I remember backing up games and documents on my Amiga. 3.5" floppys in: XCopy. Done.
Thanks, i’ve just become aware of some of the limitations to the BackBlaze Personal Backup thanks to another conversation i’ve stumbled upon. In some ways this thread is a quasi duplicate of the evolving discussion there.
My parents were on CrashPlan backing up to a CrashPlan computer running in my house. Worked great and was completely free for them.
With CP going away, I switched them over to Duplicati and they back up to my Synology NAS (1517+) via WebDAV. Also completely free for them. I am currently having an issue with this working reliably with SSL though… so SSL is turned off. Otherwise it works GREAT. I was able to “seed” their backup data by first telling Duplicati to back up to a USB drive. I copied the backup data to the NAS then repointed the backups on my parents’ computers to my NAS. Worked perfectly.
I am also using Duplicati on my Synology NAS itself and it works great. The NAS backs up to Backblaze B2. My other Windows computers are running Duplicati and back up to Amazon S3. (I may end up moving those backups over to Backblaze B2…)
At this point I’ve basically migrated all my CP computers over to Duplicati. I will keep my CP subscription around on my main PC until it expires so I can still restore older file versions, if needed. (I was a CP user since 2014.)
I have never used it before now either. And I’m not sure it’s the best protocol to use to back up to my NAS over the internet, but it’s working.
On my NAS I configured a specific username/password that has access to WebDAV service and the specific backup folders. That user/pw won’t have access to anything else on my NAS. With SSL/TLS I think this should be pretty secure.
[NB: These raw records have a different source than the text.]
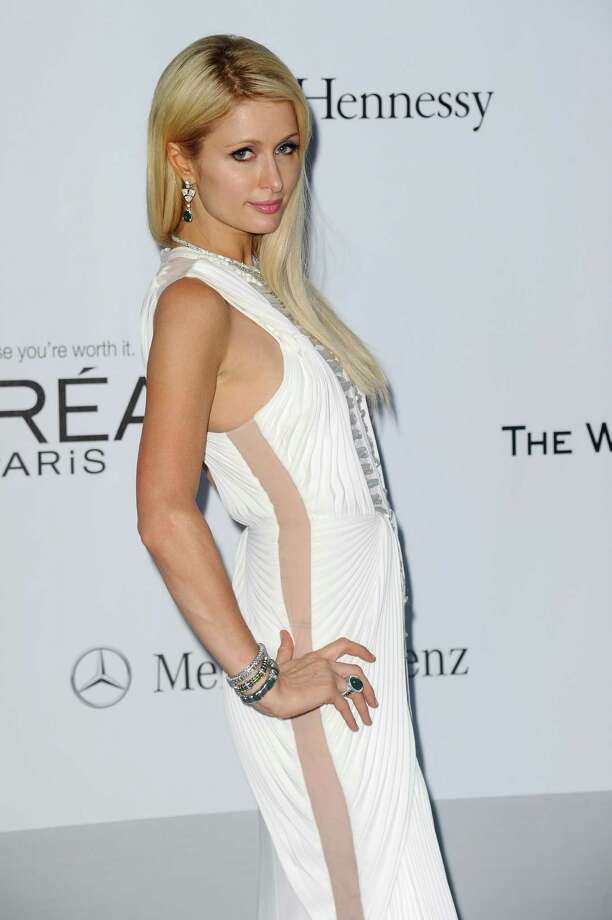 Paris Hilton arrives for the amfAR Cinema Against AIDS benefit at the Hotel du Cap-Eden-Roc, during the 65th Cannes film festival, in Cap d'Antibes, southern France, Thursday, May 24, 2012. Photo: Jonathan Short, Associated Press / SHORJ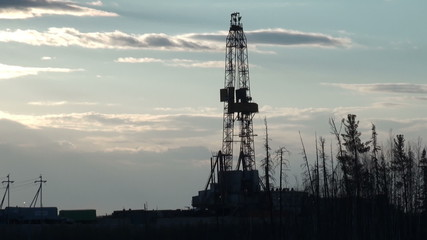 drilling rig at sunset (time lapse)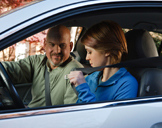 photo: teenage girl putting on her seatbelt in the driver seat while her father watches from the passenger seat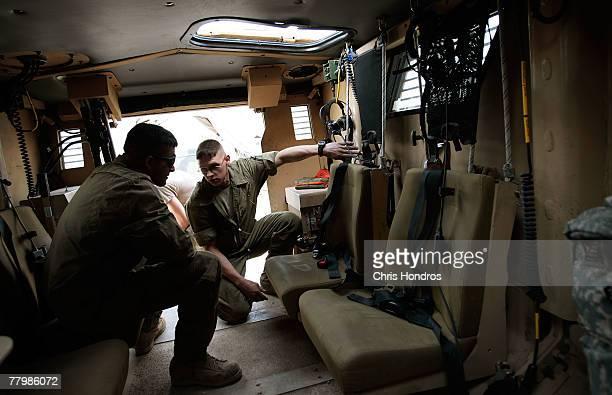Sgt Joseph Thacker of TUS con Arizona shows Spc Jose Estrada of Traverse City Michigan details of a new MRAP vehicle November 19 2007 at Forward...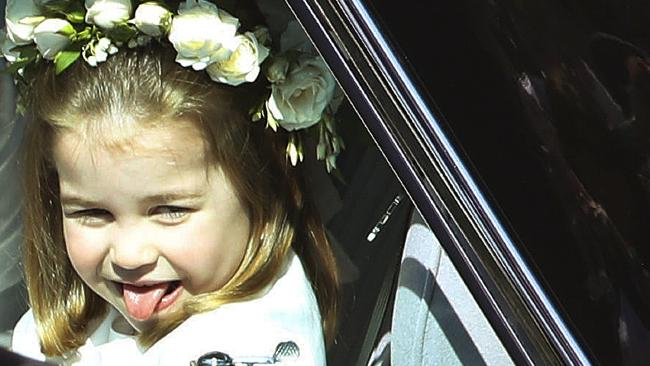 Princess Charlotte sticks out her tongue as she rides in a car to the wedding ceremony of Prince Harry and Meghan Markle. Picture: AP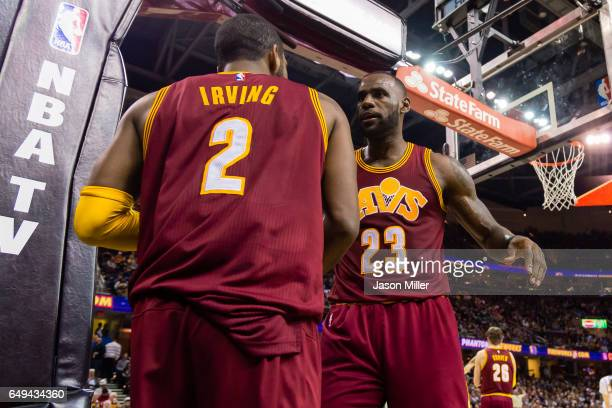 Kyrie Irving of the Cleveland Cavaliers and LeBron James celebrate after a play during the first half against the New York Knicks at Quicken Loans...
Like I said I was having issues with SSL so I ended up turning it off for now. I don’t want to keep it this way since I’m sure the password is probably sent in cleartext or in hashed form. To mitigate this risk my firewall only forwards WebDAV traffic from my parents’ IP address to my NAS. Backup traffic is already encrypted with a custom key so I’m not worried about that. Once the SSL issue is fixed I’ll re-enable it in Duplicati and probably change that user password on my NAS, just in case someone saw the plaintext/hashed pw.
WebDAV is an extension to HTTP, so it works pretty much like a normal webserver with security being the same. The only downside to WebDAV as Duplicati uses it, is that the list of files is returned in XML which is quite verbose, and thus can take a while to get for a directory with many files.
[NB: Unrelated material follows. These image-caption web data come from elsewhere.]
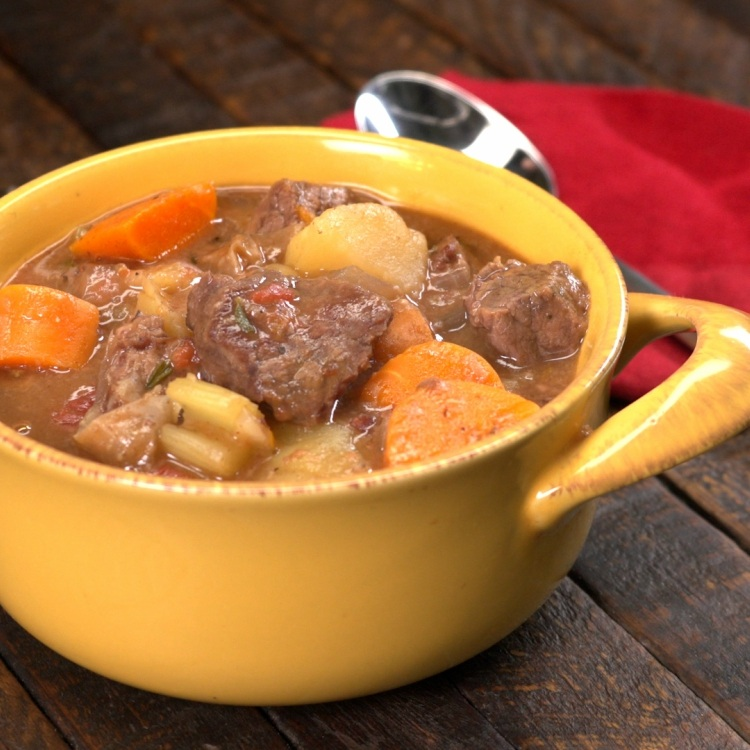 Yellow bowl of beef stew made in slow cooker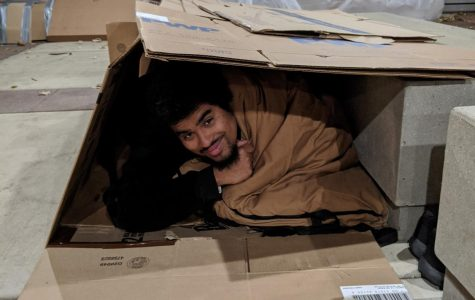 Students experiences life in cardboard homes.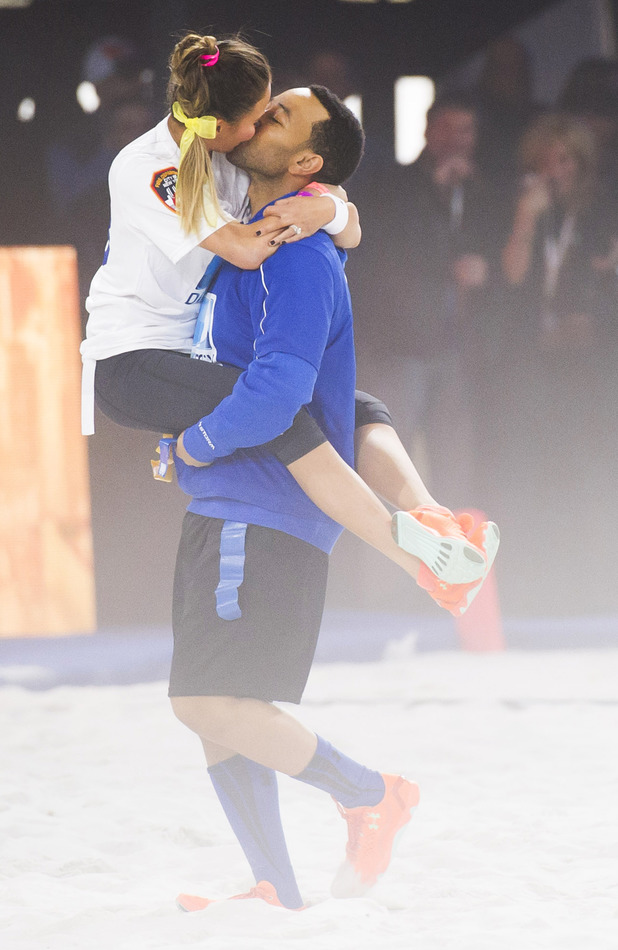 Chrissy Teigen and John Legend kiss on the field during DIRECTV's 8th annual Celebrity Beach Bowl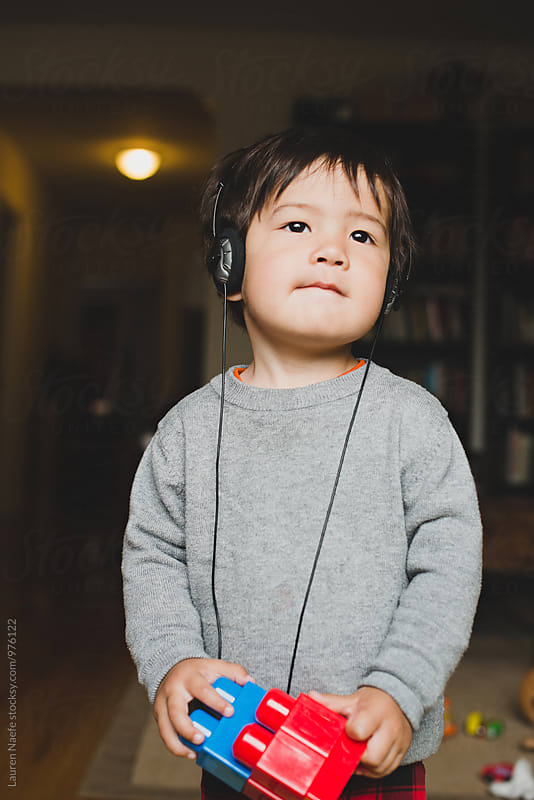 Little kid listening to music on headphones by Lauren Naefe for Stocksy United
In a more paranoid way, having a webserver that is also write-able requires some attention to the setup. At least if parts of the webserver is publicly accessible.
I know others are doing something similar to this, and I personally am running an unRAID server (NOT free) on old desktop hardware my workplace was getting rid of (free) with file shares/Plex/Docker (all free) running on it. The reason I paid for unRAID is because it allows addition and upgrading of mismatched sized dives letting me start small / free with drives from old hardware and slowly build up my storage as machines retired or funds because available to buy new drives (there was an 8TB external USB drive on sale here just a few weeks ago!).
Oh, and all this has to do with Duplicati because it’s not just a server (SFTP, WebDAV, Minio) but also a client (Duplicati running in a Docker container).